Латур ни разу не присутствовал на представлениях. Когда в Шарантон из Парижа приезжали снобы, чтобы посмотреть на чудовище де Сада и его апостолов, он прятался подальше от этой суеты. Кульмье догадывался, что де Сад и Ученый были знакомы друг с другом, хотя они не здоровались и никто никогда не видел их вместе. Однако что-то в манере немого следить за де Садом свидетельствовало, что немой близко знал маркиза и знакомство это было не из приятных. Оно явно мешало ему жить.
Кульмье решил все разузнать. Он поощрял Ученого в написании его признаний. Говорил, что они представляют большой интерес для будущих поколений. И в то же время приказал регулярно обыскивать его комнату. Он обнаружил, что у немого есть имя, и очень внимательно читал его записки. Постепенно у Кульмье сложилась картина случившегося.

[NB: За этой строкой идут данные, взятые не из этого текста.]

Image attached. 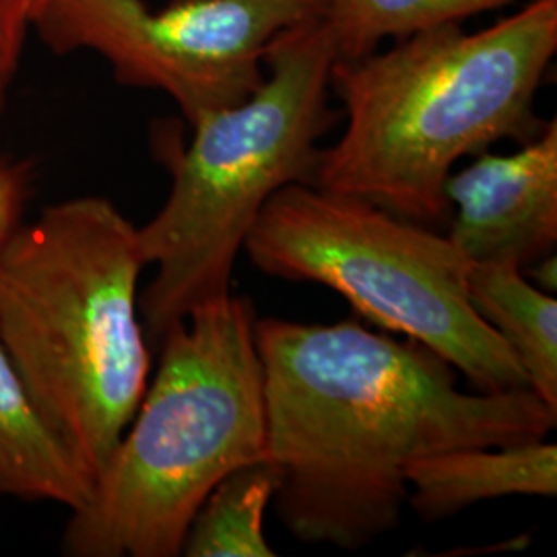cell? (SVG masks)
I'll return each mask as SVG.
<instances>
[{
  "label": "cell",
  "instance_id": "obj_1",
  "mask_svg": "<svg viewBox=\"0 0 557 557\" xmlns=\"http://www.w3.org/2000/svg\"><path fill=\"white\" fill-rule=\"evenodd\" d=\"M255 333L273 502L304 543L363 549L400 524L418 458L535 442L556 428L533 391L462 393L438 354L356 319H257Z\"/></svg>",
  "mask_w": 557,
  "mask_h": 557
},
{
  "label": "cell",
  "instance_id": "obj_2",
  "mask_svg": "<svg viewBox=\"0 0 557 557\" xmlns=\"http://www.w3.org/2000/svg\"><path fill=\"white\" fill-rule=\"evenodd\" d=\"M557 50V0H531L475 34L423 29L382 54L335 60L345 131L320 151L312 184L403 220L442 225L458 160L543 131L535 96Z\"/></svg>",
  "mask_w": 557,
  "mask_h": 557
},
{
  "label": "cell",
  "instance_id": "obj_3",
  "mask_svg": "<svg viewBox=\"0 0 557 557\" xmlns=\"http://www.w3.org/2000/svg\"><path fill=\"white\" fill-rule=\"evenodd\" d=\"M137 225L101 197L50 205L0 246V338L91 479L151 379Z\"/></svg>",
  "mask_w": 557,
  "mask_h": 557
},
{
  "label": "cell",
  "instance_id": "obj_4",
  "mask_svg": "<svg viewBox=\"0 0 557 557\" xmlns=\"http://www.w3.org/2000/svg\"><path fill=\"white\" fill-rule=\"evenodd\" d=\"M255 304L234 292L195 308L160 343V366L116 448L71 512L62 552L176 557L211 490L267 458Z\"/></svg>",
  "mask_w": 557,
  "mask_h": 557
},
{
  "label": "cell",
  "instance_id": "obj_5",
  "mask_svg": "<svg viewBox=\"0 0 557 557\" xmlns=\"http://www.w3.org/2000/svg\"><path fill=\"white\" fill-rule=\"evenodd\" d=\"M335 50L320 17L278 34L267 48L269 77L236 106L200 116L188 147L163 143L172 190L137 227L156 277L139 296L147 338L195 308L232 294L234 264L262 207L289 184H312L320 137L331 128L326 94Z\"/></svg>",
  "mask_w": 557,
  "mask_h": 557
},
{
  "label": "cell",
  "instance_id": "obj_6",
  "mask_svg": "<svg viewBox=\"0 0 557 557\" xmlns=\"http://www.w3.org/2000/svg\"><path fill=\"white\" fill-rule=\"evenodd\" d=\"M244 252L264 275L337 292L358 317L438 354L479 391L529 388L512 351L471 306V260L428 225L296 182L262 207Z\"/></svg>",
  "mask_w": 557,
  "mask_h": 557
},
{
  "label": "cell",
  "instance_id": "obj_7",
  "mask_svg": "<svg viewBox=\"0 0 557 557\" xmlns=\"http://www.w3.org/2000/svg\"><path fill=\"white\" fill-rule=\"evenodd\" d=\"M314 17L320 0H180L161 13L143 0H50L34 23L57 52H98L120 83L165 91L195 124L248 100L271 41Z\"/></svg>",
  "mask_w": 557,
  "mask_h": 557
},
{
  "label": "cell",
  "instance_id": "obj_8",
  "mask_svg": "<svg viewBox=\"0 0 557 557\" xmlns=\"http://www.w3.org/2000/svg\"><path fill=\"white\" fill-rule=\"evenodd\" d=\"M457 207L450 236L471 262H508L520 271L556 255L557 120L512 156L479 153L444 184Z\"/></svg>",
  "mask_w": 557,
  "mask_h": 557
},
{
  "label": "cell",
  "instance_id": "obj_9",
  "mask_svg": "<svg viewBox=\"0 0 557 557\" xmlns=\"http://www.w3.org/2000/svg\"><path fill=\"white\" fill-rule=\"evenodd\" d=\"M407 504L428 522L506 496L556 498L557 446L535 440L421 457L407 469Z\"/></svg>",
  "mask_w": 557,
  "mask_h": 557
},
{
  "label": "cell",
  "instance_id": "obj_10",
  "mask_svg": "<svg viewBox=\"0 0 557 557\" xmlns=\"http://www.w3.org/2000/svg\"><path fill=\"white\" fill-rule=\"evenodd\" d=\"M91 487L94 479L41 416L0 338V494L73 512Z\"/></svg>",
  "mask_w": 557,
  "mask_h": 557
},
{
  "label": "cell",
  "instance_id": "obj_11",
  "mask_svg": "<svg viewBox=\"0 0 557 557\" xmlns=\"http://www.w3.org/2000/svg\"><path fill=\"white\" fill-rule=\"evenodd\" d=\"M467 289L517 358L529 391L557 413V299L508 262H471Z\"/></svg>",
  "mask_w": 557,
  "mask_h": 557
},
{
  "label": "cell",
  "instance_id": "obj_12",
  "mask_svg": "<svg viewBox=\"0 0 557 557\" xmlns=\"http://www.w3.org/2000/svg\"><path fill=\"white\" fill-rule=\"evenodd\" d=\"M277 471L264 458L242 465L211 490L182 545L186 557H273L264 518L277 492Z\"/></svg>",
  "mask_w": 557,
  "mask_h": 557
},
{
  "label": "cell",
  "instance_id": "obj_13",
  "mask_svg": "<svg viewBox=\"0 0 557 557\" xmlns=\"http://www.w3.org/2000/svg\"><path fill=\"white\" fill-rule=\"evenodd\" d=\"M517 0H320V20L343 62L374 54L380 41L469 20Z\"/></svg>",
  "mask_w": 557,
  "mask_h": 557
},
{
  "label": "cell",
  "instance_id": "obj_14",
  "mask_svg": "<svg viewBox=\"0 0 557 557\" xmlns=\"http://www.w3.org/2000/svg\"><path fill=\"white\" fill-rule=\"evenodd\" d=\"M32 20V0H0V116L20 69L21 50Z\"/></svg>",
  "mask_w": 557,
  "mask_h": 557
},
{
  "label": "cell",
  "instance_id": "obj_15",
  "mask_svg": "<svg viewBox=\"0 0 557 557\" xmlns=\"http://www.w3.org/2000/svg\"><path fill=\"white\" fill-rule=\"evenodd\" d=\"M27 199V176L17 165L0 163V246L21 223Z\"/></svg>",
  "mask_w": 557,
  "mask_h": 557
},
{
  "label": "cell",
  "instance_id": "obj_16",
  "mask_svg": "<svg viewBox=\"0 0 557 557\" xmlns=\"http://www.w3.org/2000/svg\"><path fill=\"white\" fill-rule=\"evenodd\" d=\"M50 0H32V20H36Z\"/></svg>",
  "mask_w": 557,
  "mask_h": 557
}]
</instances>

Он узнал, что Латур был учеником Рушфуко и лакеем де Сада. В записках постоянно говорилось об экспериментах и трупах. О каком-то не то договоре, не то списке, которого Латур должен был придерживаться. Латур, несомненно, пытался найти смысл в том, что он пережил, но Кульмье был уверен: в насилии нет и не может быть смысла. Один эпизод особенно потряс Латура. Он каким-то образом связывал его с де Садом и в то же время отдалял их друг от друга. В Савойе, когда они бежали, скрываясь от правосудия, де Сад оказался свидетелем какого-то преступления Латура. В своем рассказе об этом Латур придавал взгляду де Сада символическое значение. Это был уже не просто взгляд его господина, а взгляд всех людей, взгляд Бога и одновременно взгляд жертвы. Только в старости Латур впервые испытал боль, и она стала мостом к боли других людей. Кульмье полагал, что причиной болезни Латура было сострадание, а отнюдь не жестокость. Чем больше Латур писал, тем более сложным становилось его объяснение случившегося. Он без конца возвращался к одним и тем же событиям, но не мог найти выход. Вскоре его отношение к маркизу изменилось. Если раньше Латур говорил о нем с уважением и даже с любовью, теперь он называл маркиза виновником всего случившегося. Он писал о каком-то каталоге, о списке, и во всем этом было что-то зловещее. Кульмье казалось, будто Латур вбил себе в голову, что должен находиться поближе к де Саду. Воображал, будто расчленяет труп маркиза.
Директор не сразу пришел к мысли, что Латур и в самом деле представляет собой опасность для жизни де Сада. И хотя записки Латура все больше подтверждали это предположение, он не стал предупреждать маркиза. Отчасти это объяснялось его уверенностью в том, что де Сад сам знает об опасности, а отчасти тем, что его интерес к поведению Латура был больше, нежели его забота о здоровье де Сада. В записках Латура мелькало все больше зловещих намеков. Он как будто понимал, что Кульмье читает его записки, и обиняком пытался что-то сообщить ему, о чем-то предупредить. Когда Кульмье всерьез заподозрил, что Латур может совершить в Париже еще несколько убийств, он приставил молодого санитара следить за ним днем и ночью и подробно описывать поведение Латура.